── PAGE EXTRACT ──
Wait here, we need to move this tornado along
April 19, 2012 11:32 AM   Subscribe

On April 14th, a series of tornados swept through Nebraska, Kansas, and Oklahoma (as discussed here in the blue). The exceptionally long lead-time for the forecast combined with a weekend date to bring a huge number of storm chasers out to the plains. In the last few days, several spectacular videos have been released, showing dramatic views from outside the tornado. Then, there's this chase team who captured a different perspective from both their in-car cam (blurry video, but includes chaser commentary -- encounter starts just past the 29 minute mark) and an on-car GoPro (clear video, no commentary, encounter starts around 7 minutes in).

A couple points to note: one of the chasers reports a barometer reading of 984mb about a minute after the worst has passed. This is equivalent to a Cat 1 hurricane. Also, remember that almost all tornadoes in the northern hemisphere rotate counterclockwise, so if you see debris zipping from right to left, you're either in straight line inflow/outflow, or inside the circulation looking out. The debate over whether this chase team was foolish or just unlucky will no doubt continue.
posted by penguinicity (20 comments total) 11 users marked this as a favorite
 
I experienced a tornado once (called "tatsumaki" in Japanese). Although the tornado itself touched down about a kilometer away, I recall there being clouds the colour of soot swirling around the outside of the building I was in - I thought the building was on fire, because the next thing I knew it was as though someone had aimed a water cannon at the windows. Amazing. I came home to find a flatbed truck deposited in the rice field next to our house.
posted by KokuRyu at 11:44 AM on April 19, 2012


I'm starting to wonder what you have to do to a GoPro to break it.
───
* [TASK LIST]
- A) In the tornado post, what barometer reading did one of the chasers report?
- B) Please carry on the tornado post from its last line.
The data has no connection to the tornado post.
── EXTRACTED INFORMATION ──
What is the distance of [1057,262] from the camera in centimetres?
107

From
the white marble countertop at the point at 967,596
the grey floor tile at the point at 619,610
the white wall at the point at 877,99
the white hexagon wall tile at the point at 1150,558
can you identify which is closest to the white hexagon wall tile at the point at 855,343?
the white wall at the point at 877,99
───
* [SOLVED PROBLEMS]
- A) 984mb, about a minute after the worst had passed.

- B)
posted by fshgrl at 11:54 AM on April 19, 2012 [1 favorite]


I've never understood storm chasers. "A bunch of people got killed, but I totally scored some awesome pics!"
posted by The Card Cheat at 12:08 PM on April 19, 2012


i watched a tornado flatten a house of a buddy of mine in jr high. he lived a country block away (so, i dunno, 1/2 a mile? i could see his house from my front porch). it barely blew up our garden. i've lived in tornado alley for a significant portion of my life. i have found few things more mundane and horrifying than tornado season.

as to storm chasers - one of the reasons we were able to predict these storms is on the backs of storm chasers. yes they're adrenaline junkies and sometimes have more grit than good sense - but the work they're doing is important and it saves lives. they're also very important during a storm - especially in the wide open spaces that fill much of tornado alley - they're how we know how the twisters are forming and moving. it's not a job or a hobby i'd want, but i'd never mock those who do it.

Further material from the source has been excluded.